Japan's Contrarian Retail Investors Ditch Emerging Currencies

(Bloomberg) -- Japan’s contrarian retail investors have cut long positions in emerging-market currencies -- right at the time monetary easing in developed economies suggests they do the opposite.

In a move that’s at odds with their tendency to chase high yields, these investors are turning cautious on the currencies like the South Africa rand and the Turkish lira.

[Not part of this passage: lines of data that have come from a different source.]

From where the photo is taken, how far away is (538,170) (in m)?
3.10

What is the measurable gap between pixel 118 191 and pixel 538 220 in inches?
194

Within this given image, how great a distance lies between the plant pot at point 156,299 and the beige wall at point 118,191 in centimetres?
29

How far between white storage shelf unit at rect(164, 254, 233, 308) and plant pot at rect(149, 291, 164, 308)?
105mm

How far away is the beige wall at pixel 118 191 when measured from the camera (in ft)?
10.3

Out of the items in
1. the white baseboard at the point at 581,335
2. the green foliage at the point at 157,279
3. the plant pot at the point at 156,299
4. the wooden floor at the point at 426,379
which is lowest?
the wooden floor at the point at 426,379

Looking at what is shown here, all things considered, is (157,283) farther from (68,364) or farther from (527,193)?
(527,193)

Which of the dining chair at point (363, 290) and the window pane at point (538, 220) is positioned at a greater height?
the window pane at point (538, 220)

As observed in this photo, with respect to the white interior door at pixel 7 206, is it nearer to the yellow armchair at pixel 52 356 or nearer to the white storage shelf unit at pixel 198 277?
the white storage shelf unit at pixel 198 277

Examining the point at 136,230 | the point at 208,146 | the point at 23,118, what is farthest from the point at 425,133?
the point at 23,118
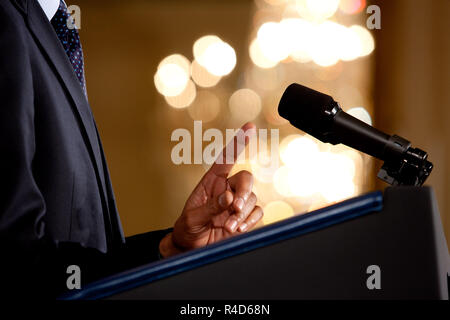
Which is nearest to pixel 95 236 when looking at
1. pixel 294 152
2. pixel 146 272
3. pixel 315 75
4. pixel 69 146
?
pixel 69 146

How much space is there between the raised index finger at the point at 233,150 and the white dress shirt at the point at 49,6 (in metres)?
0.34

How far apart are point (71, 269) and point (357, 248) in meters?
0.27

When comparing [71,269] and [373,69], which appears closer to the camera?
[71,269]

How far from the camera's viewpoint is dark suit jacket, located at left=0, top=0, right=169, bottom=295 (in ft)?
1.36

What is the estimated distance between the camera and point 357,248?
276 mm

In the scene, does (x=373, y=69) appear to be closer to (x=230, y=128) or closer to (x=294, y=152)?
(x=294, y=152)

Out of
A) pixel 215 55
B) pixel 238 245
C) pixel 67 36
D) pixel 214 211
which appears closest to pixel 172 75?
pixel 215 55

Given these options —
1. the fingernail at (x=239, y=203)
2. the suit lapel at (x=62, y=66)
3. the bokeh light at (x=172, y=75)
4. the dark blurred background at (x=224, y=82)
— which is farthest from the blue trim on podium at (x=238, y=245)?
the bokeh light at (x=172, y=75)

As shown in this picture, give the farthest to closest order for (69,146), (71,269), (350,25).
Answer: (350,25), (69,146), (71,269)

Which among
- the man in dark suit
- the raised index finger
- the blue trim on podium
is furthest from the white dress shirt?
the blue trim on podium

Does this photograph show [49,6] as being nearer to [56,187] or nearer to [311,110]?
[56,187]

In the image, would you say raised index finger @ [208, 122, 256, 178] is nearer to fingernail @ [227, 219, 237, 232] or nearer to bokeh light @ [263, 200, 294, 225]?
fingernail @ [227, 219, 237, 232]

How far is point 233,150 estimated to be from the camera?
1.99 feet

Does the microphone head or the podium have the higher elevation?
the microphone head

This is even as many of the signs emanating from the Federal Reserve and European Central Bank point to a widening spread in yields with developed markets.

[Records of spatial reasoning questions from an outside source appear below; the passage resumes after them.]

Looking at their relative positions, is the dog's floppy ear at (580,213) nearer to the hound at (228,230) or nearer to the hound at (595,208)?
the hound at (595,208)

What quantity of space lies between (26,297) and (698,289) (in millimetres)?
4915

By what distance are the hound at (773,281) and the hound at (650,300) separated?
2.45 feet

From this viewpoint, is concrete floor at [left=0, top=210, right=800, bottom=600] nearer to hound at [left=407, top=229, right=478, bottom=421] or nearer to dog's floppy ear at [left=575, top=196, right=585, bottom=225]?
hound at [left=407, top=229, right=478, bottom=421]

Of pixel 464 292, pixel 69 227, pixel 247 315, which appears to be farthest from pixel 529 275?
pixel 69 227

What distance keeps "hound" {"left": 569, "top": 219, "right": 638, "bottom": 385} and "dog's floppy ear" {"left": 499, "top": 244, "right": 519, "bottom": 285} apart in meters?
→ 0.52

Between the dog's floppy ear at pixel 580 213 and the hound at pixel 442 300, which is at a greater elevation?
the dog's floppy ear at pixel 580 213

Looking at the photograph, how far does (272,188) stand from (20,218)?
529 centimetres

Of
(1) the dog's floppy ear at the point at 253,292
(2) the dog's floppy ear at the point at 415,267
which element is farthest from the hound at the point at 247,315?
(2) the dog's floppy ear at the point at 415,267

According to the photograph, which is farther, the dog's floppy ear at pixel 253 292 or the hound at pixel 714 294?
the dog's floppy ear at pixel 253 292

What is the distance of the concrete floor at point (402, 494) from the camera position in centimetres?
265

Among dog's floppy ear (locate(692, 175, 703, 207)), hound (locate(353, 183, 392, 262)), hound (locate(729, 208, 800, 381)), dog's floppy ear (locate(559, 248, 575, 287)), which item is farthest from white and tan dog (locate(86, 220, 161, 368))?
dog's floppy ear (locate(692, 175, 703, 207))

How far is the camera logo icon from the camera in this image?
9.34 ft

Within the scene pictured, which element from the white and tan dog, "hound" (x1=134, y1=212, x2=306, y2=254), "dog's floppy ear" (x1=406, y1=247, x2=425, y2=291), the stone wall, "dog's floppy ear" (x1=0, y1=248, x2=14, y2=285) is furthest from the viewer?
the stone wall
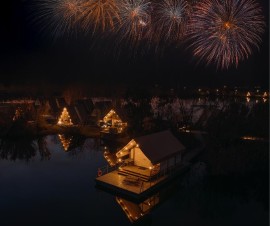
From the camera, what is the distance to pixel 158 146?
22.0 metres

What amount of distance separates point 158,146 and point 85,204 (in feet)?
24.3

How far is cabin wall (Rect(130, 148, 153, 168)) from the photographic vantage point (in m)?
21.0

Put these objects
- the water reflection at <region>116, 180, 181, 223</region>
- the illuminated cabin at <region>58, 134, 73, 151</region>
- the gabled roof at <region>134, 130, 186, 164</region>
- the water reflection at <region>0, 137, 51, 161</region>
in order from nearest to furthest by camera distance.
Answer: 1. the water reflection at <region>116, 180, 181, 223</region>
2. the gabled roof at <region>134, 130, 186, 164</region>
3. the water reflection at <region>0, 137, 51, 161</region>
4. the illuminated cabin at <region>58, 134, 73, 151</region>

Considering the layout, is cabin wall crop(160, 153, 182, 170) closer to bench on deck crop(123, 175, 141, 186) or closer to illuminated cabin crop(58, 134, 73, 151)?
bench on deck crop(123, 175, 141, 186)

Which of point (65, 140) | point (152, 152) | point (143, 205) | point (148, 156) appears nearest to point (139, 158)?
point (152, 152)

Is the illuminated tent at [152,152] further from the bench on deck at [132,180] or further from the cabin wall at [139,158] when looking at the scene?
the bench on deck at [132,180]

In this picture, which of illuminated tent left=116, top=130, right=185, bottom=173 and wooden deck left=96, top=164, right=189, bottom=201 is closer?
wooden deck left=96, top=164, right=189, bottom=201

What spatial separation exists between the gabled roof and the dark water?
95.4 inches

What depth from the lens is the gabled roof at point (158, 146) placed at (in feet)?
67.7

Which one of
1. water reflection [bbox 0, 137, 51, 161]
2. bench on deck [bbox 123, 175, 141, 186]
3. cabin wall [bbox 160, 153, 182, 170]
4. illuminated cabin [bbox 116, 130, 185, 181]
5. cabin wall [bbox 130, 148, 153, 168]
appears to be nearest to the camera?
bench on deck [bbox 123, 175, 141, 186]

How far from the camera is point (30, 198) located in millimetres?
18000

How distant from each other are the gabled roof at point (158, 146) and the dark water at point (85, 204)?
2.42 m

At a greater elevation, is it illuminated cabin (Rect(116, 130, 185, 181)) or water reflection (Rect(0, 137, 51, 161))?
illuminated cabin (Rect(116, 130, 185, 181))

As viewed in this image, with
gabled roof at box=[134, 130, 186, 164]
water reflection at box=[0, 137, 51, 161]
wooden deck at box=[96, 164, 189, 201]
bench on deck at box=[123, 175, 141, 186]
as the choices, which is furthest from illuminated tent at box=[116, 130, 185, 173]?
water reflection at box=[0, 137, 51, 161]
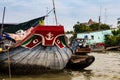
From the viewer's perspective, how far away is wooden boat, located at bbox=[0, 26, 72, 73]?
983cm

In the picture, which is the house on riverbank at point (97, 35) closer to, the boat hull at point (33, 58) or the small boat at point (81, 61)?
the small boat at point (81, 61)

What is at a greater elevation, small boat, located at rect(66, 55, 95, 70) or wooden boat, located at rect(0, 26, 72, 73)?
wooden boat, located at rect(0, 26, 72, 73)

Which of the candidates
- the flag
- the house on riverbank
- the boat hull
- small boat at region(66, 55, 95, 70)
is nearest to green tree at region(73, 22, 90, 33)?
the house on riverbank

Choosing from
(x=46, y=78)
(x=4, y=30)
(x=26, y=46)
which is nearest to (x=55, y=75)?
(x=46, y=78)

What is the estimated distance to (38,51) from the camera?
10.1 metres

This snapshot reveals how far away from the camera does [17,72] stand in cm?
1063

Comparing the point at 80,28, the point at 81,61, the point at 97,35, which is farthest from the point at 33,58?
the point at 80,28

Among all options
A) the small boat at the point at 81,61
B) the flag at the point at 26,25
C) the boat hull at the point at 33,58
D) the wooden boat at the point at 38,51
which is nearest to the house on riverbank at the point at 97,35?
the small boat at the point at 81,61

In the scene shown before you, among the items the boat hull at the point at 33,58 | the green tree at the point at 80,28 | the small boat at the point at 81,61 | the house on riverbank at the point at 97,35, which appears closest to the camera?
the boat hull at the point at 33,58

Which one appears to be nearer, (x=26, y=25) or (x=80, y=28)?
(x=26, y=25)

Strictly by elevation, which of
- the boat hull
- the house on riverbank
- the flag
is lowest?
the house on riverbank

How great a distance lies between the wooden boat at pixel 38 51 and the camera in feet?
32.2

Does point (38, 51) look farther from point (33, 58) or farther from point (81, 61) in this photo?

Japan's Retail Investors Cut Emerging-Market Currency Longs

The ratio of long positions to shorts in the rand, lira, Mexican peso and the Polish zloty contracted to the lowest level since September last week, based on data compiled by Bloomberg from Tokyo Financial Exchange Inc. The ratio has ticked up slightly since then, but it is still far below levels seen in June.

Normally, the time would be ripe for Japanese retail investors to buy high-yielding currencies on dips and to focus on swap points, or carry.

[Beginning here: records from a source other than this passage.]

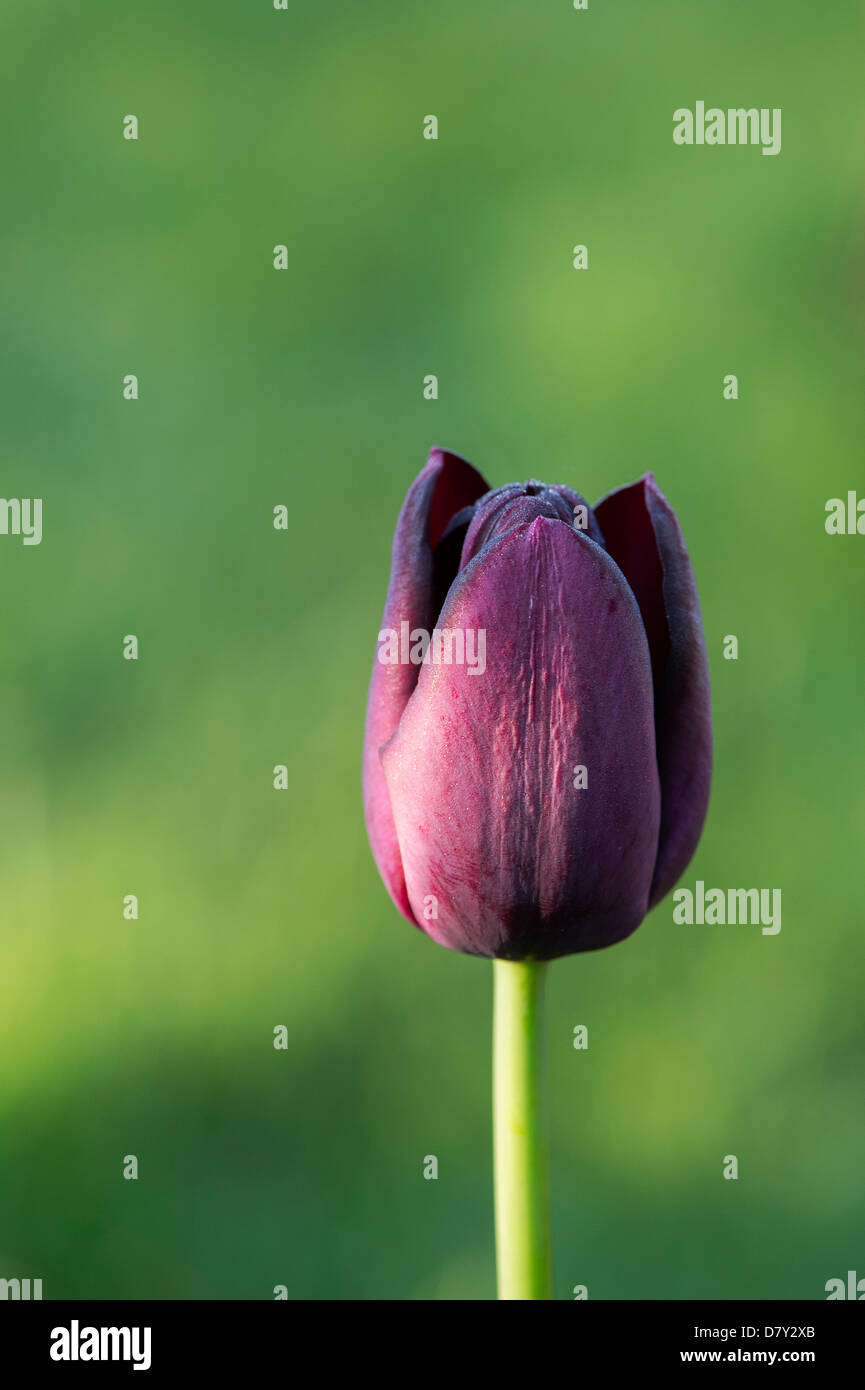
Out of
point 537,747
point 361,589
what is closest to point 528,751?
point 537,747

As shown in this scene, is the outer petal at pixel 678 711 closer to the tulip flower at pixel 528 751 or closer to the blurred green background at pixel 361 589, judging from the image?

But the recent strength in the dollar has given people reason for caution, according to Takuya Kanda, general manager at Gaitame.com Research Institute Ltd. in Tokyo, which caters to retail investors.

There is a view that the likely rate cut by the Fed this week bolsters the U.S. economy, helping the greenback retain its advantage as a high-yielding developed-nation currency, said Kanda.

The Bloomberg Dollar Spot Index has rallied 1.4% in July, the biggest monthly gain since October, after bets of a 50 basis point move by the Fed faded in favor of a quarter-point reduction.

Societe Generale SA also disagreed with the “consensus” belief that a Fed easing cycle will be bullish for emerging-market currencies.

The market has already priced in around four rate cuts through mid-2020, which already helped these currencies stabilize, Jason Daw, head of emerging-markets strategy at Societe Generale, wrote in a note on Tuesday. Many central banks in developing economies are showing a willingness to ease policy, with the spread between emerging-market yields and Treasuries at a decade low, he said.

Japan's Retail Investors Cut Emerging-Market Currency Longs

The rand has seen the steepest reduction in bullish wagers among the four emerging-market currencies amid deep problems at state power firm Eskom Holdings SOC Ltd. and concern about the nation’s fiscal outlook. The long/short ratio on the rand dropped to 8.80 as of July 30, from a high of 18.84 in mid-June, the exchange data showed.

The ratio for the lira has been trending lower since March, declining from 9.52 to 4.38. Rates intrigue has been at the fore in Turkey, with President Recep Tayyip Erdogan replacing the central bank chief as part of a push to lower borrowing costs.

Japan's Retail Investors Cut Emerging-Market Currency Longs

While dollar interest rates over 2% are appealing given uncertainty in many countries, emerging-market currencies still offer more and may lure back Japanese retail investors.

The Bank of Japan also gave them a reminder on Tuesday that the dire state of yields at home won’t be changing until at least around spring of next year, which will undoubtedly add to the swelling pile of negative-yielding debt around the world.

“I expect carry demand to pick up,” said Hosui Orihara, a senior economist at Mizuho Securities Co. in Tokyo. “With the Fed set to cut rates and ECB turning dovish, emerging-market currencies are likely to be a preferred choice.”